> [EXERCISE]: Send back the entries below exactly as they appear.

· · · ·

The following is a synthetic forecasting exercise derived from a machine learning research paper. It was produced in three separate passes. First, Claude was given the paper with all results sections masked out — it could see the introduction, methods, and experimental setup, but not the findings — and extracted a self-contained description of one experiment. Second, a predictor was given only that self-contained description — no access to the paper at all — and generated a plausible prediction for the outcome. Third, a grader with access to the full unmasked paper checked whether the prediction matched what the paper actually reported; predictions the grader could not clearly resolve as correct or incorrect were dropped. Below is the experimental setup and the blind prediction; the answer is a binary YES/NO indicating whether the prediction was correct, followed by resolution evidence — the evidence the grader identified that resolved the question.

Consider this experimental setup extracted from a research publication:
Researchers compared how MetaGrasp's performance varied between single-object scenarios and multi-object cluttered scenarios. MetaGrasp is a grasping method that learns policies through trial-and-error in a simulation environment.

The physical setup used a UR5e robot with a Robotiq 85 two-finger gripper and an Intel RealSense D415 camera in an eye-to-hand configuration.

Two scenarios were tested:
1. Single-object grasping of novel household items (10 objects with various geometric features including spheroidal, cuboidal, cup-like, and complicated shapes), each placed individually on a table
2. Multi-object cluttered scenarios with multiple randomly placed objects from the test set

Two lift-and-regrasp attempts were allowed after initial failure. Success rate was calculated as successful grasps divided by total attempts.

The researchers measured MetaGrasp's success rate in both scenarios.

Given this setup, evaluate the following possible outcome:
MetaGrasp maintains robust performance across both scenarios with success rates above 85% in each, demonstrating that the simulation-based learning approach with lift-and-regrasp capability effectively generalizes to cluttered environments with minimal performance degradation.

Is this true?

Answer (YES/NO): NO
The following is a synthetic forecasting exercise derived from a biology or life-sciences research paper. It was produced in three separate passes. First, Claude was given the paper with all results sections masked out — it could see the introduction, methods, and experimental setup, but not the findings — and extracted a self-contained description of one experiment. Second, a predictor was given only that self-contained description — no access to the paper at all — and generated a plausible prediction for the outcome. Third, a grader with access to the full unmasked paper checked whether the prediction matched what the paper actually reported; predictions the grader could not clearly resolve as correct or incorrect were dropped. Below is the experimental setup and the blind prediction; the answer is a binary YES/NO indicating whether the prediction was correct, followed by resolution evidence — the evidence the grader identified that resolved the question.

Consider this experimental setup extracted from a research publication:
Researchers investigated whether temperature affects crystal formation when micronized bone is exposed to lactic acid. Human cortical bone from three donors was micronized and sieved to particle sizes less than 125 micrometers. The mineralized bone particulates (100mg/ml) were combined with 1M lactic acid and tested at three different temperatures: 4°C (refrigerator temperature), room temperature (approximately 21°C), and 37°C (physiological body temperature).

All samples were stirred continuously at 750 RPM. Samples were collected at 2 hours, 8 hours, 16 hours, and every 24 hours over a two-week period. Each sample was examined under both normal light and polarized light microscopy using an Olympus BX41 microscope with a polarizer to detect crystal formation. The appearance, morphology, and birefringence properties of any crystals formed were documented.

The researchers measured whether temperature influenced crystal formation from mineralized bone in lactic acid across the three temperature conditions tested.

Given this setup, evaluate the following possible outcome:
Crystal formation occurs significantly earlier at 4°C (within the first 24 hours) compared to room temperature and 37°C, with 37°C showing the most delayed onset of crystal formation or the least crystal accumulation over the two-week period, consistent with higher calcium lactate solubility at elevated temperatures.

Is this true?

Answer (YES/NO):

· · · ·

> [EXPECTED ANSWER]:
The following is a synthetic forecasting exercise derived from a machine learning research paper. It was produced in three separate passes. First, Claude was given the paper with all results sections masked out — it could see the introduction, methods, and experimental setup, but not the findings — and extracted a self-contained description of one experiment. Second, a predictor was given only that self-contained description — no access to the paper at all — and generated a plausible prediction for the outcome. Third, a grader with access to the full unmasked paper checked whether the prediction matched what the paper actually reported; predictions the grader could not clearly resolve as correct or incorrect were dropped. Below is the experimental setup and the blind prediction; the answer is a binary YES/NO indicating whether the prediction was correct, followed by resolution evidence — the evidence the grader identified that resolved the question.

Consider this experimental setup extracted from a research publication:
Researchers compared how MetaGrasp's performance varied between single-object scenarios and multi-object cluttered scenarios. MetaGrasp is a grasping method that learns policies through trial-and-error in a simulation environment.

The physical setup used a UR5e robot with a Robotiq 85 two-finger gripper and an Intel RealSense D415 camera in an eye-to-hand configuration.

Two scenarios were tested:
1. Single-object grasping of novel household items (10 objects with various geometric features including spheroidal, cuboidal, cup-like, and complicated shapes), each placed individually on a table
2. Multi-object cluttered scenarios with multiple randomly placed objects from the test set

Two lift-and-regrasp attempts were allowed after initial failure. Success rate was calculated as successful grasps divided by total attempts.

The researchers measured MetaGrasp's success rate in both scenarios.

Given this setup, evaluate the following possible outcome:
MetaGrasp maintains robust performance across both scenarios with success rates above 85% in each, demonstrating that the simulation-based learning approach with lift-and-regrasp capability effectively generalizes to cluttered environments with minimal performance degradation.

Is this true?

Answer (YES/NO): NO
The following is a synthetic forecasting exercise derived from a biology or life-sciences research paper. It was produced in three separate passes. First, Claude was given the paper with all results sections masked out — it could see the introduction, methods, and experimental setup, but not the findings — and extracted a self-contained description of one experiment. Second, a predictor was given only that self-contained description — no access to the paper at all — and generated a plausible prediction for the outcome. Third, a grader with access to the full unmasked paper checked whether the prediction matched what the paper actually reported; predictions the grader could not clearly resolve as correct or incorrect were dropped. Below is the experimental setup and the blind prediction; the answer is a binary YES/NO indicating whether the prediction was correct, followed by resolution evidence — the evidence the grader identified that resolved the question.

Consider this experimental setup extracted from a research publication:
Researchers investigated whether temperature affects crystal formation when micronized bone is exposed to lactic acid. Human cortical bone from three donors was micronized and sieved to particle sizes less than 125 micrometers. The mineralized bone particulates (100mg/ml) were combined with 1M lactic acid and tested at three different temperatures: 4°C (refrigerator temperature), room temperature (approximately 21°C), and 37°C (physiological body temperature).

All samples were stirred continuously at 750 RPM. Samples were collected at 2 hours, 8 hours, 16 hours, and every 24 hours over a two-week period. Each sample was examined under both normal light and polarized light microscopy using an Olympus BX41 microscope with a polarizer to detect crystal formation. The appearance, morphology, and birefringence properties of any crystals formed were documented.

The researchers measured whether temperature influenced crystal formation from mineralized bone in lactic acid across the three temperature conditions tested.

Given this setup, evaluate the following possible outcome:
Crystal formation occurs significantly earlier at 4°C (within the first 24 hours) compared to room temperature and 37°C, with 37°C showing the most delayed onset of crystal formation or the least crystal accumulation over the two-week period, consistent with higher calcium lactate solubility at elevated temperatures.

Is this true?

Answer (YES/NO):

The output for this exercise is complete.